A Burlington man was arrested Tuesday after Halton Regional Police responded to a 911 call claiming a woman had been shot.
But when police arrived, they found no one was hurt and say the call was a hoax intended to draw attention to a far less serious complaint made earlier.
“It is alleged that the 911 call was made … to expedite police response to a separate report in regards to missing property,” said Halton Regional Police in a statement.
As a result, they charged 27-year-old Zach Gerdes with two counts under the Criminal Code: convey false message and public mischief. The latter carries a maximum sentence of five years in prison upon conviction.
Gerdes was released on a promise to appear in court.
Police allege a call was placed to 911 at about 7:45 p.m.
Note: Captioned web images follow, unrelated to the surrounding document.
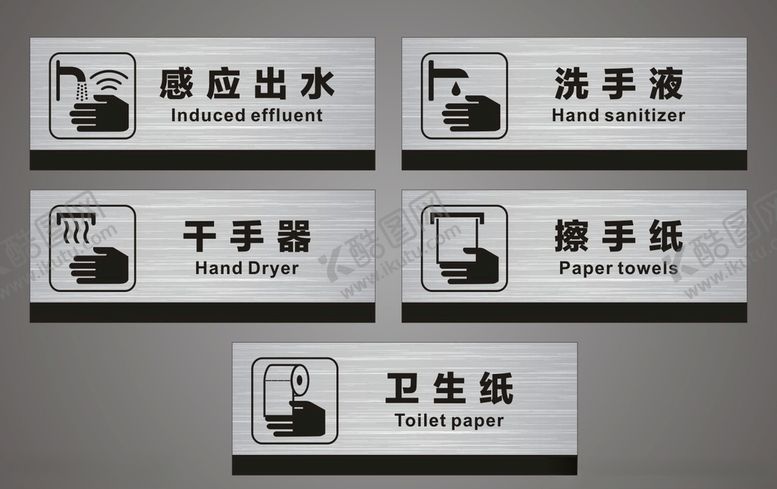 编号：42583507061036355649【酷图网】源文件下载-感应出水卫生间指示牌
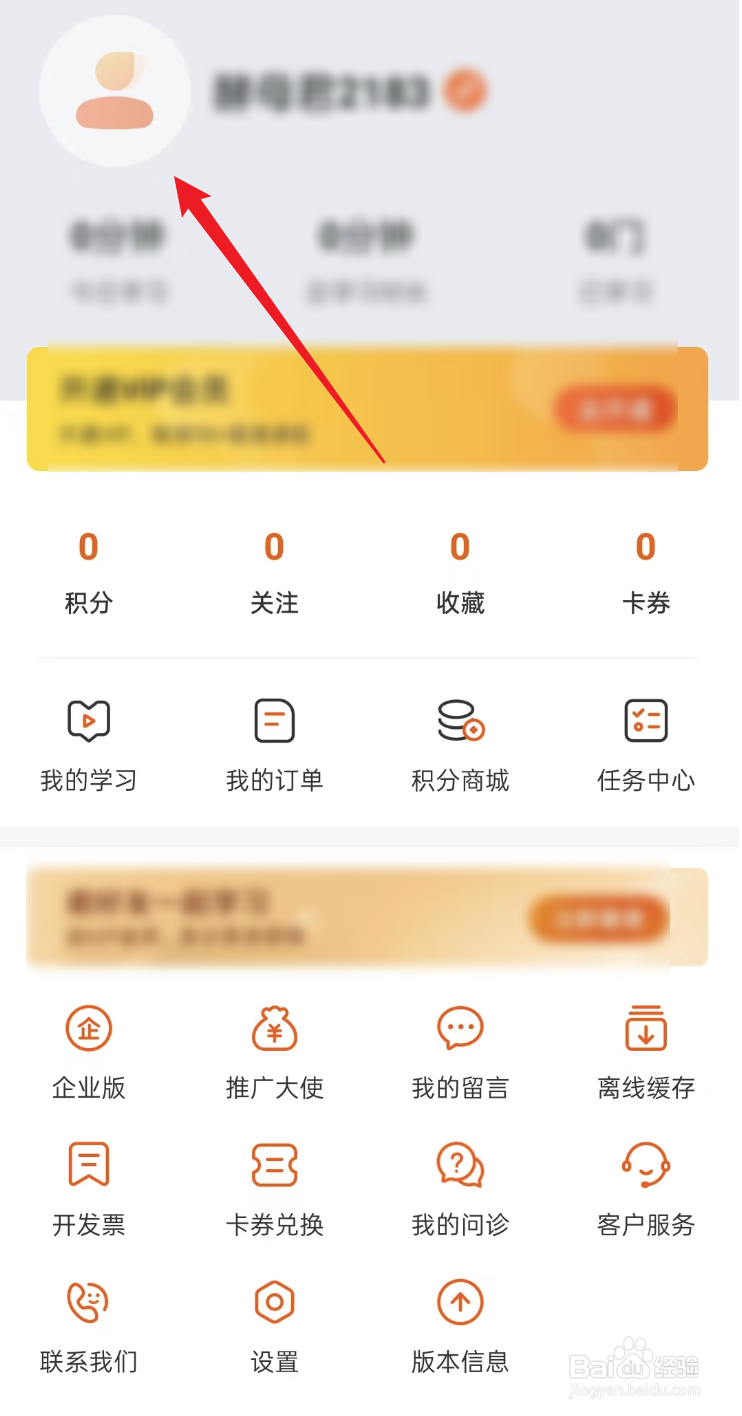 管用APP如何修改个人昵称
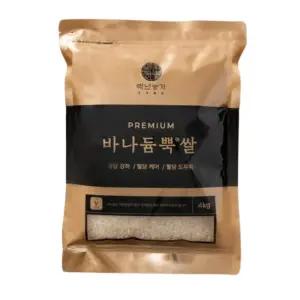 바나듐쌀 4kg 바나둠쌀 바나늄쌀 혈당 낮추는 원산지 효능
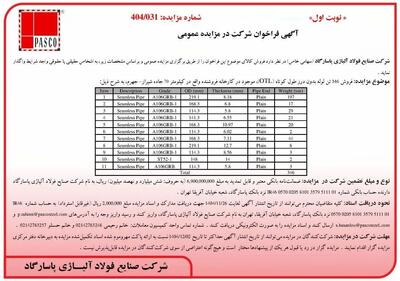  آگهی فراخوان شرکت در مزایده عمومی فروش 346 تن لوله بدون درز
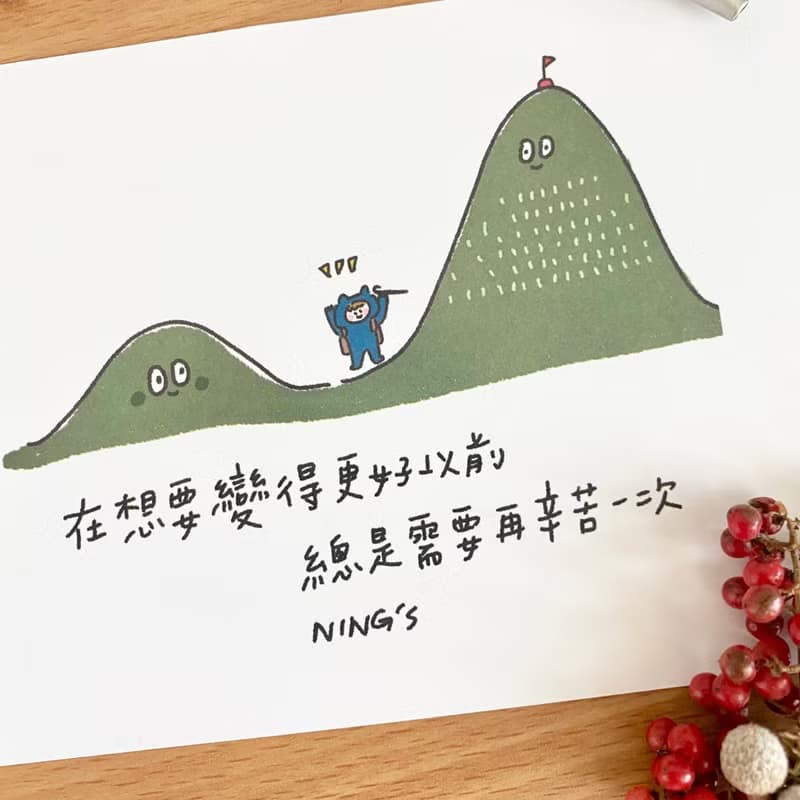 Nings 明信片 - 變得更好以前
Tuesday evening, stating that a female had been shot at a Burlington residence on Walkers Line.
Heavily armed police tactical officers responded to the home along with Halton EMS but found no victim or confrontation.
WATCH: Burlington man arrested for alleged false 911 call
The case is the most serious among a growing number of inappropriate calls to 911 reported by police departments.
“When you call on 911 for something that is not an emergency, it ties up that dispatcher so that they are not answering another 911 that can come in,” said Christina Votipka, a Las Vegas-based 911 dispatcher and trainer.
Votipka says she’s been repeatedly called asking for the current time, having been told by one person: “I know you’ve got a clock in there.”
In Simcoe, Ont., provincial police said a 911 call was placed in March by someone complaining about bedbugs.
Police say the man told the dispatcher he wanted police assistance.
Disgusting, yes — but bedbugs aren’t considered a valid reason to call 911, police warn.
Neither are calls for help with homework, which dispatchers say they occasionally receive from children.
WATCH: Controversy rises over Amber Alert sent after 11-year-old goes missing
Following two Amber Alerts in Ontario in February and March, police were besieged by 911 queries from angry callers, complaining about being disturbed after receiving alerts on their mobile phones.
Police at the time appealed to people not to tie up resources intended for urgent calls.
“911 is only to be used for actual emergencies,” said Halton police in a tweet after the incident in Burlington.